Jigsaw++: Imagining Complete Shape Priors for Object Reassembly
Jiaxin Lu, Gang Hua, Qixing Huang
TL;DR
Jigsaw++ tackles object reassembly by imagining complete shape priors from partial inputs. It combines a diffusion-based, category-agnostic 3D shape generator with a retargeting mechanism that aligns incomplete assemblies to the learned shape space, using rectified flow for efficient generation. A bidirectional image-to-3D mapping via LEAP enables leveraging large-scale 2D data to produce point-cloud priors, with a category-robust encoder guiding joint latent generation. Experimental results on Breaking Bad and PartNet show consistent improvements over baselines in reconstruction quality and robustness to missing pieces, illustrating the practical value of incorporating complete-shape priors as an orthogonal guidance for reassembly.
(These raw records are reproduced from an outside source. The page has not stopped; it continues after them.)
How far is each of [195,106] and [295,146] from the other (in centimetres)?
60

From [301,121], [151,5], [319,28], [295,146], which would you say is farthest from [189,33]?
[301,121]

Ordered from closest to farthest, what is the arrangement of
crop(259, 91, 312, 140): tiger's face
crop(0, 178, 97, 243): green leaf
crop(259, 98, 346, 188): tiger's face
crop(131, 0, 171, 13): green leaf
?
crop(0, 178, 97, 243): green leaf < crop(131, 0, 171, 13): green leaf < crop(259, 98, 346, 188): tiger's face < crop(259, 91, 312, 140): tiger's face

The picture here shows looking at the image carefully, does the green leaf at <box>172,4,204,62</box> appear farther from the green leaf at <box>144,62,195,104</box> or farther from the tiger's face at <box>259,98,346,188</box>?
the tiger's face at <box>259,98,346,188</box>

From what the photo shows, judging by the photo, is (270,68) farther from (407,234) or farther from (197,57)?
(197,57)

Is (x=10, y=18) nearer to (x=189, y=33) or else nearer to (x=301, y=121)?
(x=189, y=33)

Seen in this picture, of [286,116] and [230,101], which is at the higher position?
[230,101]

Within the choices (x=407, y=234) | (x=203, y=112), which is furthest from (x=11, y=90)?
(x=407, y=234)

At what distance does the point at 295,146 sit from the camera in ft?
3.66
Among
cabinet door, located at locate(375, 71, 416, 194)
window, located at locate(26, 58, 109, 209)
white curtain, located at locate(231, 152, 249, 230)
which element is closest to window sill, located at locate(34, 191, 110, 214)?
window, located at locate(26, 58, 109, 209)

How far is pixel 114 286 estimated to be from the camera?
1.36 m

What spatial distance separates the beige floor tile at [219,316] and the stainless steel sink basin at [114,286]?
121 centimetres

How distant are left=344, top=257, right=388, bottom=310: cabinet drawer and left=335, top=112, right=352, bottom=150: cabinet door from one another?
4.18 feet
The work opens avenues for integrating priors into existing assembly pipelines and for scaling to broader object categories and topologies.
Abstract
The automatic assembly problem has attracted increasing interest due to its complex challenges that involve 3D representation. This paper introduces Jigsaw++, a novel generative method designed to tackle the multifaceted challenges of reconstructing complete shape for the reassembly problem. Existing approach focusing primarily on piecewise information for both part and fracture assembly, often overlooking the integration of complete object prior. Jigsaw++ distinguishes itself by learning a shape prior of complete objects. It employs the proposed "retargeting" strategy that effectively leverages the output of any existing assembly method to generate complete shape reconstructions. This capability allows it to function orthogonally to the current methods. Through extensive evaluations on Breaking Bad dataset and PartNet, Jigsaw++ has demonstrated its effectiveness, reducing reconstruction errors and enhancing the precision of shape reconstruction, which sets a new direction for future reassembly model developments.